TRPM3 variant 6 is very different from other variants in that it lacks the 1169 bp sequence in exon 28 and splice 23 bp sequence in the rest of exon 28, known as the γ subtype [76]. TRPM3γ variants had low activation relative to the TRPM3α2 variant in response to pregnenolone sulfate and nifedipine in HEK293 and Xenopus oocytes. This low activation may be due to reduced protein expression (including membrane expression) and/or impaired channel activity [76], because the potency of the TRPM3γ in response to pregnenolone sulfate treatment was much lower than that of the TRPM3α2 variant. A study by Vriens et al. revealed that both HEK293 cells expressing TRPM3α2 and dorsal root ganglion (DRG) neurons showed TRPM3-dependent activation in response to increased temperature [84]. Another study reported that TRPM3α2 protein reconstituted into lipid bilayers exhibits diminished temperature dependence [75]. As described above, in Xenopus oocyte recordings, the Q₁₀ of the activating current for TRPM3α2 during heat stimulation was 30–55 and the activation temperature threshold was 40 °C [76]. Conversely, TRPM3γ variants had low activation relative to the TRPM3α variants in response to temperature elevation in Xenopus oocytes.

In addition, the mRNA expression level of TRPM3γ variants was significantly higher than TRPM3α variants, and lower than total expression of TRPM3 variants (α + β + γ) in mouse DRG, suggesting that the mRNA expression level of TRPM3α variants is lower than that of TRPM3β variants. TRPM3 is expressed in DRG and trigeminal (TG) neurons. DRG and TG neurons were classified by Vriens et al. using Ca²⁺imaging experiments. The population of pregnenolone sulfate-sensitive neurons comprised approximately 58% of DRG neurons and 57% of TG neurons.

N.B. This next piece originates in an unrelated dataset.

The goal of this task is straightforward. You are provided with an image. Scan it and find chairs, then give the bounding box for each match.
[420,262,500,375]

Pregnenolone sulfate-sensitive neurons are mainly small-diameter neurons and are almost completely abolished in TRPM3 knockout neurons [65, 84]. Wild-type mice show heat sensitivity, with 82% of DRG neurons and 79% of TG neurons responding to heat stimulation, which is slightly reduced in TRPM3 knockout sensory neurons, with 59% of DRG neurons and 63% of TG neurons responding to heat [84]. Heat-sensitive neurons were classified into three groups based on a pharmacological study using pregnenolone sulfate (a TRPM3 agonist) and capsaicin (a TRPV1 agonist). Among heat-positive wild-type sensory neurons, 43% were TRPM3- and TRPV1-expressing neurons and 33% were only TRPM3-expressing neurons [84]. Tan et al. showed a similar characterization of DRG neurons. The population of neurons sensitive to both capsaicin and heat was 28%; sensitivity to both pregnenolone sulfate and heat was 31%; and sensitivity to capsaicin, pregnenolone sulfate, and heat was 13% [71]. In particular, the number of heat-sensitive neurons responding to pregnenolone sulfate but not to capsaicin was strongly reduced in TRPM3 knockout mice [84].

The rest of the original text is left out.